**What the task requires**
Begin at the line that has "Damentop Bershka, Größe" and stop after the line that has "Desktop Screenshot of", changing "Screenshot" to "Capture" and keeping everything else the same. Leave the pictures out of your answer.

**Record extracts**
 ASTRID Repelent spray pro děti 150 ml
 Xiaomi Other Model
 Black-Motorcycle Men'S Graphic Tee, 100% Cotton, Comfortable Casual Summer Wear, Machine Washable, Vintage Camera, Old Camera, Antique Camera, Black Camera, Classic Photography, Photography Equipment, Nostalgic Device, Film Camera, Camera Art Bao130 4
...
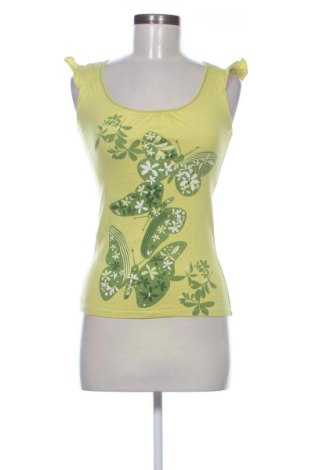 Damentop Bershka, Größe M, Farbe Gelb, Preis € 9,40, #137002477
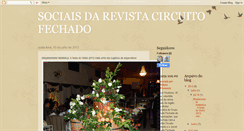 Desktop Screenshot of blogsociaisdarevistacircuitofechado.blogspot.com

**Exercise answer**
 Damentop Bershka, Größe M, Farbe Gelb, Preis € 9,40, #137002477
 Desktop Capture of blogsociaisdarevistacircuitofechado.blogspot.com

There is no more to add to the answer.